It is known that the striatum plays a role in value-based decision making, but little is known about how the various elements of the striatum contribute to this cognitive ability. The presentation of choices in an environment which changes quickly or demands novel decision requirements may require a different neural substrate for decision making compared to a familiar environment or known sets of environmental cues. Wunderlich et al have now performed an fMRI study of striatal activity during a type of minimax decision task. In this context, minimax decisions involve the participant planning ahead and assessing all possible choices in the task in order to maximize the minimum possible gain. The authors found that forward planning (involving novel decisions) is represented in the anterior caudate nucleus, while decisions needed in extensively trained tasks are represented in the putamen. The ventromedial prefrontal cortex appears to be functionally linked to both of these striatal areas during decision making, and may act as a value comparator when a choice is made involving extensively trained and novel tasks.
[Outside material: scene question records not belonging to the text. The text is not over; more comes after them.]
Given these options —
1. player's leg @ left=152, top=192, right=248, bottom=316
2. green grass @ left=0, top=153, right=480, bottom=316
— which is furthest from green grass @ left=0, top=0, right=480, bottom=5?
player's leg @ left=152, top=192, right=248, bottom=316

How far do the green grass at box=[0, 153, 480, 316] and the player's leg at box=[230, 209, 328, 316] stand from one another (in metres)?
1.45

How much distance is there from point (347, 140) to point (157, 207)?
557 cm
The decision tasks were structured into 4 different conditions, including: pure planning trials (P trials) in which subjects navigated through a tree-shaped maze of 3 levels ending with trial-unique labeled reward rooms; extensively trained trials (E trials) in which subjects navigated tree shaped mazes with fixed color-coded reward rooms; mixed trials in which the tree structure consisted of both planned and extensively trained branches (PE trials); and trials in which the tree structure offered a choice between extensively trained branches (EE trials). The pure planning trial trees consisted of 3 layers (8 terminal rooms) in which the first and last transition choices were made by the participant, but the second choice was made by a computer agent in a known deterministic manner to minimize the reward value. This forced the participants to use a tree search strategy for planning in an attempt to maximally engage the patient in forward planning for each branch of the tree. The extensively trained trials only involved planning trees of 2 layers, with fixed color-coded reward rooms which the subjects learned over the course of 3 prior days of training trials.
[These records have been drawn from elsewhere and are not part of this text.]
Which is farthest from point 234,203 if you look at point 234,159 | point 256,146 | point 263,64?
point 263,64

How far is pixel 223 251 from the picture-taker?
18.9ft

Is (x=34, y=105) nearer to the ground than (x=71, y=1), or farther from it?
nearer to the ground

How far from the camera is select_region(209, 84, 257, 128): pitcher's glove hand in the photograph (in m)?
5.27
Twenty subjects participated in the complete study, which included concurrent fMRI imaging with intermixed E and P trials. The fMRI imaging demonstrated distinct neuro-anatomic correlates for the E and P trials. P trials were associated with increased blood oxygen level dependent (BOLD) responses in the medial caudate, thalamus, bilateral anterior insula, dorsomedial prefrontal cortex, bilateral medial frontal gyrus, and bilateral precuneus. E trials on the other hand were associated with increased BOLD responses in the lateral posterior putamen, and the posterior insula extending to the medial temporal gyrus and somatosensory cortex. The subjects were also given trials involving trees with E branches and uncorrelated P branches. In this situation, BOLD signal in the caudate was consistently correlated with the difference in value taken between the eventual planned target, and an alternative option in the planning tree branch, demonstrating the function of the caudate in performing value difference computations for planning. The imaging studies also demonstrated strong functional coupling between ventro-medial prefrontal cortex (vmPFC) and both the caudate and putamen during specifically mixed trials. A modeling study used by the authors supports the hypothesis that the vmPFC resolves the competition between the caudate and putamen-supplied choice values.
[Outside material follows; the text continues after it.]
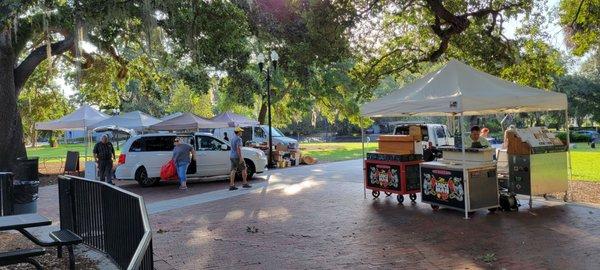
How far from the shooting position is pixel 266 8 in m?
14.3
In summary, Wunderlich et al have examined 2 different types of choice trials, 1 involving on the fly or impromptu forward planning and 1 in which the subject had been extensively trained. These 2 trials utilized distinct neuroanatomic substrates as demonstrated by fMRI (the caudate nucleus was active during trials with significant planning, while the putamen was active for extensively trained trials). Additionally, the authors also provide evidence for the role of the ventro-medial prefrontal cortex acting downstream from these subcortical elements, acting as a value comparator or output generator for choice given the supplied caudate and putamen input signals. This study is salient for neurosurgeons given recent attempts at treating a new and evolving set of cognitive problems involving the basal ganglia and subcortical structures such as major depression, obsessive compulsive disorder, and even memory loss. A better understanding of their dynamic functions and interactions will allow us to improve our efforts at identifying neuromodulation targets and the effects of therapeutic or diagnostic stimulation.